No le había marcado todavía al Levante pero firmó un 'hat trick' que dejó en anécdota el gol inicial de Cabral. Lo celebró con un abrazo a Mourinho junto al banquillo que escenificó el preludio del título. El duelo tuvo un dominador indiscutible pero quedó marcado por el penalti y la expulsión de Iborra cuando agonizaba el primer período y los granotas todavía soñaban con la proeza.
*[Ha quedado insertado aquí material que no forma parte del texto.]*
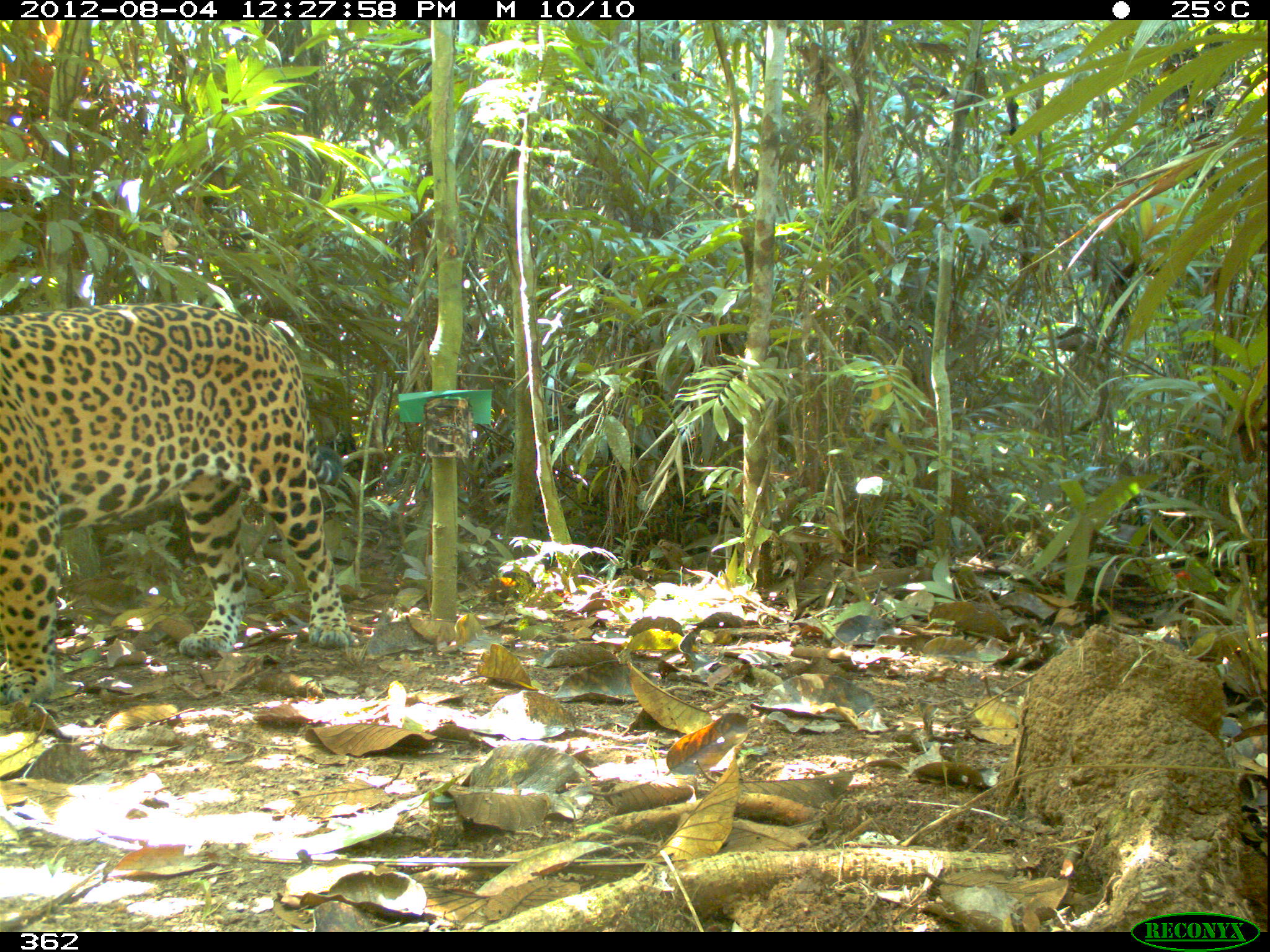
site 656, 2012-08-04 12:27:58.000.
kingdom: Animalia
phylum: Chordata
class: Mammalia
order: Carnivora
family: Felidae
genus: Panthera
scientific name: Panthera onca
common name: jaguar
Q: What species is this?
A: Panthera onca (jaguar).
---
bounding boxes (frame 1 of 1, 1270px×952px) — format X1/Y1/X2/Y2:
panthera onca: 0/296/349/708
De nuevo, el choque entre Real Madrid y el batallador Levante dará que hablar. Porque los veteranos granotas, curtidos en mil batallas, no se arrugan, porque Kone es el mejor heredero del 'llanero solitario' y porque siempre hay polémica. Para empezar, un gol mal anulado a Benzema por fuera de juego. Luego, Ramos pudo ser expulsado por propinarle una patada sin balón a Del Horno. Y al borde del descanso se produjo una de las jugadas más tontas de la Liga. Forcejeaban Iborra y el 'Pipa' por un balón elevado que le cayó en las manos al visitante. Voluntarias o no, fueron tan claras que Undiano no podía dejarlas pasar por alto. Penalti y segunda amarilla.
Los de Mourinho encauzaban un choque que ellos mismos se complicaron por un nuevo despiste a balón parado. Con todos fríos, Farinos lanzó una falta lateral que remató a placer el central argentino Cabral en el segundo palo. Ramos metió un brazo innecesario que provocó la infracción, luego no fue contundente en el despeje, ya que apenas peinó el balón, y Arbeloa se despistó para enfado mayúsculo de Mourinho. Un grave error que enfadó sobremanera a Mourinho.
Tras el descanso, el Madrid fue un vendaval. Cristiano se colgó en el aire para darle la vuelta al partido y aseguró la victoria con un obús desde fuera del área. De esos disparos 'made in Madeira' que suben, bajan, cambian de trayectoria y descerrajan cualquier portería. Supuso el gol 4.000 de los merengues en Chamartín. Kone encontró premio a su encomiable esfuerzo con un buen cabezazo que, lejos de generar incertidumbre, aumentó el hambre del Madrid. Quedaban el bello gol de Benzema, que se abrió hacia la derecha para abrirse ángulo y clavarla de rosca, y la poesía de Özil. El Bernabéu lo festejó con gritos a favor de Mourinho y contrarios a una final de Copa en el Bernabéu.